- _Trecho para leitura_
════════════════

Negociação coletiva, direito fundamental do trabalho

A valorização da negociação coletiva fortalece a democracia porque, por
meio do diálogo social, trabalhadores, empresas, organizações do
terceiro setor e governantes tratam de interesses e conflitos que estão
presentes na repartição do produto econômico do trabalho de todos,
fixando pisos, reajustes e aumentos dos salários, formas de contratação,
benefícios para o transporte coletivo, para a creche, educação e formação
profissional, jornada de trabalho e horas extras, entre tantos outros itens

que compõem acordo ou convenção coletiva.

Clemente Ganz Lúcio*
A OIT (Organização Internacional do Trabalho) trata do “direito de sindicalização
e de negociação coletiva” na Convenção 98, aprovada em 1949, na 32ª reunião
da Conferência Internacional do Trabalho realizada em Genebra. O Brasil a
ratificou em 1952, há 71 anos.
Essa é 1 das 5 categorias que integram os Princípios e Direitos Fundamentais no
Trabalho:
1) liberdade sindical e o reconhecimento efetivo do direito à negociação coletiva;
2) eliminação de todas as formas de trabalho forçado ou obrigatório;
3) abolição efetiva do trabalho infantil;
4) eliminação da discriminação em relação ao emprego e à ocupação; e
5) direito à segurança e saúde no trabalho.

════════════════

- _Dados fornecidos_
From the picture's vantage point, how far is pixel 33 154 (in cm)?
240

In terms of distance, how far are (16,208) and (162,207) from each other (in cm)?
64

════════════════

- _Trabalho proposto_
1 - Transcreva, do texto sobre negociação coletiva, a passagem que começa em "A valorização da" e segue até "ou convenção coletiva.".
2 - Resuma em duas frases o texto sobre negociação coletiva.
3 - Enumere todas as categorias que, segundo o texto sobre negociação coletiva, integram os Princípios e Direitos Fundamentais no Trabalho.

- _Resolução das atividades_
1 -
A valorização da negociação coletiva fortalece a democracia porque, por
meio do diálogo social, trabalhadores, empresas, organizações do
terceiro setor e governantes tratam de interesses e conflitos que estão
presentes na repartição do produto econômico do trabalho de todos,
fixando pisos, reajustes e aumentos dos salários, formas de contratação,
benefícios para o transporte coletivo, para a creche, educação e formação
profissional, jornada de trabalho e horas extras, entre tantos outros itens

que compõem acordo ou convenção coletiva.

2 - A valorização da negociação coletiva fortalece a democracia, pois, pelo diálogo social, trabalhadores, empresas, organizações do terceiro setor e governantes tratam de interesses e conflitos presentes na repartição do produto econômico do trabalho, fixando salários, jornada, benefícios e outros itens de acordos ou convenções coletivas. A OIT trata desse direito na Convenção 98, aprovada em 1949 e ratificada pelo Brasil em 1952, e ele integra uma das cinco categorias dos Princípios e Direitos Fundamentais no Trabalho.

3 -
1) liberdade sindical e o reconhecimento efetivo do direito à negociação coletiva;
2) eliminação de todas as formas de trabalho forçado ou obrigatório;
3) abolição efetiva do trabalho infantil;
4) eliminação da discriminação em relação ao emprego e à ocupação;
5) direito à segurança e saúde no trabalho.